Because you’re my Monday morning miracle. You’re the first one who makes a sound in the morning, and when I creep into your dark room, opening the door silently, you know. You giggle, and you sit up in your bed and grin at me as I turn on the light and scoop your warmth and joy into my arms. You are the final piece to the puzzle that is our family, full not of answers but of delights to be unwrapped each day: the way you gaze at your brother in rapt wonder; the babbling and cooing paired with an eyebrow raise; the laughter that fills our pre-dawn coffee and formula sessions; the no-holds-barred inquisitiveness and mischievousness of your every move. I remember the first night you slept in your own room and I switched on our new dual-camera monitor to see your big brother on one side, sprawled over his bed in his signature pose, and you on the other, tucked into your rock and play with your tiny face glowing. Two of them. I get TWO OF THEM, I thought, my heart overwhelmed with the undeserved goodness of it all, my exhaustion overruled by the gift of the pair of you, the difficulty of the days (and nights) usurped in that moment with my two boys, safe and sound down the hall and in my vision.
And GJ had told me that she knew I couldn’t imagine how I’d love this baby growing within me as much as I already loved the one growing beside me, the one with whom I had a history and a story being told, but that I would. That it would knock me over and take my breath away how much I would. And when I heard your cry in the hospital at 1 am that morning, after you had broken the water and made me puke, the tears ran down because I knew you. And I loved you. It was just that simple, just that beautiful. You had always been mine.

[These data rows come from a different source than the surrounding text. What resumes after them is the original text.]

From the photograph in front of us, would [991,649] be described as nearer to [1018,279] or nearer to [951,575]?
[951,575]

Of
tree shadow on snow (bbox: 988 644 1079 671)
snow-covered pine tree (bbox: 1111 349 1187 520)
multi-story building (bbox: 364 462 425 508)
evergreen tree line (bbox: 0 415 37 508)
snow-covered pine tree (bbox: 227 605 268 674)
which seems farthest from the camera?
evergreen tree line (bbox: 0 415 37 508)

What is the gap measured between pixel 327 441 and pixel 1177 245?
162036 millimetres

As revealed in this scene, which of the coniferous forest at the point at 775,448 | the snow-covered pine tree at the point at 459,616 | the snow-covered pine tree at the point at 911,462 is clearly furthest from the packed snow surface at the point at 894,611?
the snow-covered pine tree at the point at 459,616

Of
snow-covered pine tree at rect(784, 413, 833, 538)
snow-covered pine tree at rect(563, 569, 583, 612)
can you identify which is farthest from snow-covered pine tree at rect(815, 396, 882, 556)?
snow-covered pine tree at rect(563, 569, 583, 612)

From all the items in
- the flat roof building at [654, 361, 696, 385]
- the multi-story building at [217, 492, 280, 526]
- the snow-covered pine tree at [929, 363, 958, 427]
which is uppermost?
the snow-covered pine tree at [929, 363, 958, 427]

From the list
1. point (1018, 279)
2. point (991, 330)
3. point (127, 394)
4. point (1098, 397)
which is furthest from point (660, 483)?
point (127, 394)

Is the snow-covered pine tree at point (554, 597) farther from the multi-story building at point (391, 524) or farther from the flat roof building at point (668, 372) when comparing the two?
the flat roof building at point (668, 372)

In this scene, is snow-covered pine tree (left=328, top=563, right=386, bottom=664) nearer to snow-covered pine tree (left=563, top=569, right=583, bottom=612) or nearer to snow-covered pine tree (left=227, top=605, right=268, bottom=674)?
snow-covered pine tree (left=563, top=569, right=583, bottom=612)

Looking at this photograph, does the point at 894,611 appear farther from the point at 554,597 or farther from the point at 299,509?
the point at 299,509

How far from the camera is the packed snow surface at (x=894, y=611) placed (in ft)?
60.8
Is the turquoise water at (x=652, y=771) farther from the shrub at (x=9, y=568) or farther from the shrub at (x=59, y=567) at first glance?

Just like she had promised, my heart would be big enough.
Big enough, yes–but getting bigger. Painfully so. And these pains I’m having, this anxiety I’ve been feeling, it started before I can remember, before there was you or your brother or your daddy, but now it pulses and aches alongside you and at the thought of you because there is so much to love. It kicked into high gear the weekend I stopped nursing you, when I took your brother to the hospital for yet another scan, then thought it would be a good idea to try an intensive potty-training program a few days later. The turning of the page, six months into your life, the changing chapter and hormones and all of it, left me a bit more bereft than I expected, the highs and lows swinging about wildly. You’re the caboose, which means these milestones are each the last, and that makes them more beautiful–but also creates a trail of grief it would be unwise to either deny or remain in. I’m navigating that now, this postpartum, post-childbearing chapter of my life, in which I watch you grow as I debate whether to color the gray hairs now or wait. This is why the word bittersweet was coined.
But there is redemption. There is joy in the passage of time, there is learning from mistakes and receiving forgiveness for them, there is the second-time-around grace. There is the fact that I didn’t love being pregnant and I didn’t love not sleeping but that you’re here anyway, and therefore so loved before you even began, in that year of waiting and losing and praying, in that thirty-seven years without you until now, in this last year when you have completed our circle. And there is your name, Protector, which–like your brother’s, we never knew the perfect fit of until you came along and owned it. Your big brother, who alternately pats your head and tolerates you, will have you alongside him, and this will help make you the person you’re meant to be.
I think you’re up to it. After all, you were made for it.
To my once and always baby, I love you more than words can say.